+++ Dataset records

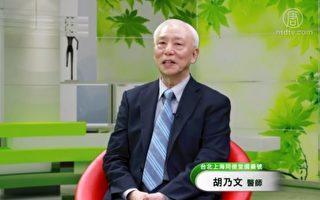 【健康1+1】中医谈肥胖症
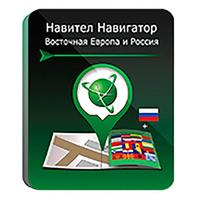 Программное обеспечение Навител Навигатор Восточная Европа + Россия (NNEstEuRus)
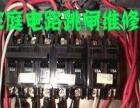 温州新南站电工(新南站专业维修电路改线路)灯具维修
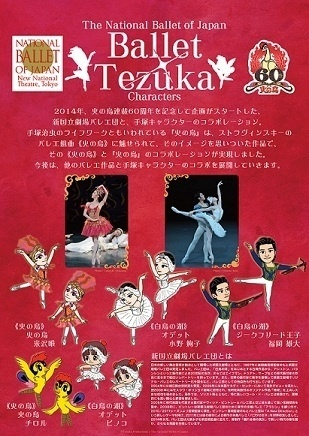 Tezuka Productions and The National Ballet of Japan to Collaborate On *Phoenix* and *Swan Lake*
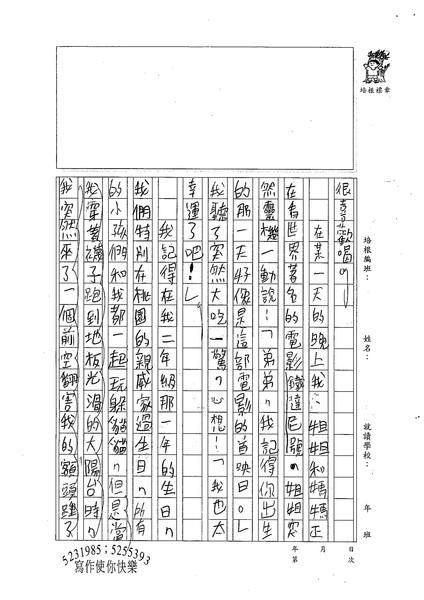 W5108張元騰 (2).jpg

++++++

### Task statement
Without the pictures, repeat the listing above exactly.

### Solution
 【健康1+1】中医谈肥胖症
 Программное обеспечение Навител Навигатор Восточная Европа + Россия (NNEstEuRus)
 温州新南站电工(新南站专业维修电路改线路)灯具维修
 Tezuka Productions and The National Ballet of Japan to Collaborate On *Phoenix* and *Swan Lake*
 W5108張元騰 (2).jpg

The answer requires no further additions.